France and Germany tabled a joint proposal to establish a new “eurozone budgetary instrument” that would support national reforms and investments in the single currency bloc.
The plan is far from France’s initial ambition to introduce a dedicated budget for the eurozone.
Still, it risks running into opposition as part of its funding would come from fresh national contributions, in addition to the EU’s regular budget.
EURACTIV.com has analysed the details of the draft proposal.
The goal: reforms and investment. As EU leaders agreed last December, France and Germany said the new fiscal instrument’s goal would be to foster competitiveness and convergence among eurozone countries and member states that are candidates to join the euro. “Progress in competitiveness and convergence would also increase the stability of the eurozone”, it says.
To reach this goal, the new fund will finance costs directly related to reforms or supporting investment expenditures “in strategic areas related to reform and/or investment priorities identified within the European semester”.
…and a glimpse of the stabilisation function? EU leaders eventually excluded the possibility that the new budgetary instrument could also be used to absorb sudden economic shocks as France and the European Commission had wanted. A large group of countries, led by the Netherlands, rejected any stabilisation function that a proper eurozone budget would entail.
Countries would have to co-finance part of the investment projects. In a severe downturn defined ex-ante (based on forecasts), the member states’ co-financing rate would be reduced temporarily, helping to attract a larger chunk of EU funds. Countries like Greece already saw their co-financing rate for EU funds reduced during the crisis period.
But compared with the existing cohesion or structural funds, the “shorter timeframe” to disburse the funds of the new instrument would allow for more flexibility, the proposal says, enhancing the stabilisation function in times of economic downturn.
How would it work? The first stage is the Eurogroup, where eurozone finance ministers would adopt recommendations for the euro area as a whole. The list of priorities would then be endorsed by eurozone heads of states.
Once the priorities are approved, countries would submit policy plans to the European Commission listing both their planned reforms and proposals for projects to be financed under the new instrument.
“The projects could either represent costs of the reform measures themselves or investment projects/programmes, especially in areas related to the reforms undertaken,” the paper said.
The Commission would approve the plans as part of the so-called “European semester” of economic policy coordination. The money would be disbursed depending on the progress made in implementing the agreed reforms.
How much and who pays for it? The Franco-German document does not provide any figure. The idea is to start with a modest amount and then grow as the national contributions fill up the new pot. In its proposal made last June, the Commission estimated around €55 billion both for the stabilisation function and to support investments and reforms (the convergence and competitiveness objectives).
France and Germany said the size of the pot would be determined during negotiations on the EU’s next multi-annual budget (2021-2027), in line with the conclusions of the December 2018 EU summit.

**ENTRIES SUPPLIED:**
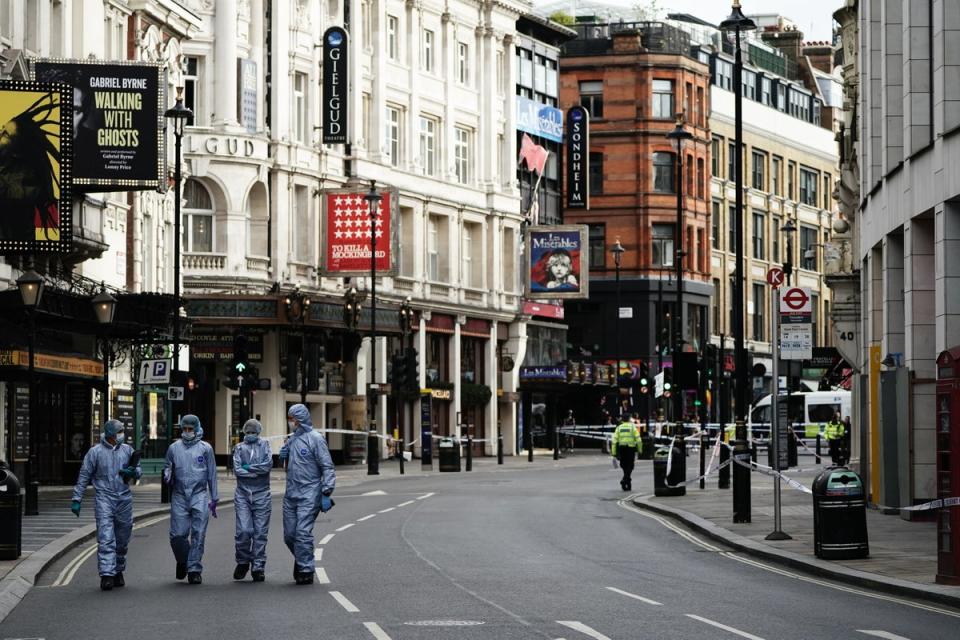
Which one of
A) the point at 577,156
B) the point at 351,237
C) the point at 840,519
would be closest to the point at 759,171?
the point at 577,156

==

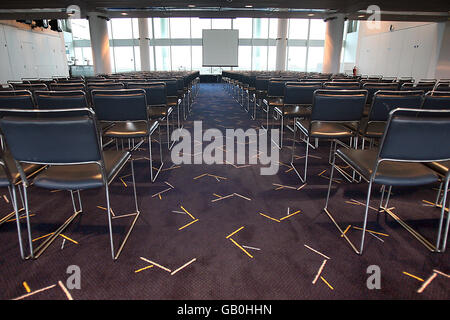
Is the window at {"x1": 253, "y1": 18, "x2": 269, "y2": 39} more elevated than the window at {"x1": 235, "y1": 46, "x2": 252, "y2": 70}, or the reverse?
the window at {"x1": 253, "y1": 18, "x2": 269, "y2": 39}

**WHAT TO WORK ON:**
1. In the article on the eurozone budgetary instrument, rewrite everything from "How would it" down to "the new instrument.", with "policy plans" replaced by "national reform plans".
2. According to the article on the eurozone budgetary instrument, what amount did the Commission estimate in its proposal made last June?

**THE RESULTS:**
1.
How would it work? The first stage is the Eurogroup, where eurozone finance ministers would adopt recommendations for the euro area as a whole. The list of priorities would then be endorsed by eurozone heads of states.
Once the priorities are approved, countries would submit national reform plans to the European Commission listing both their planned reforms and proposals for projects to be financed under the new instrument.

2. Around €55 billion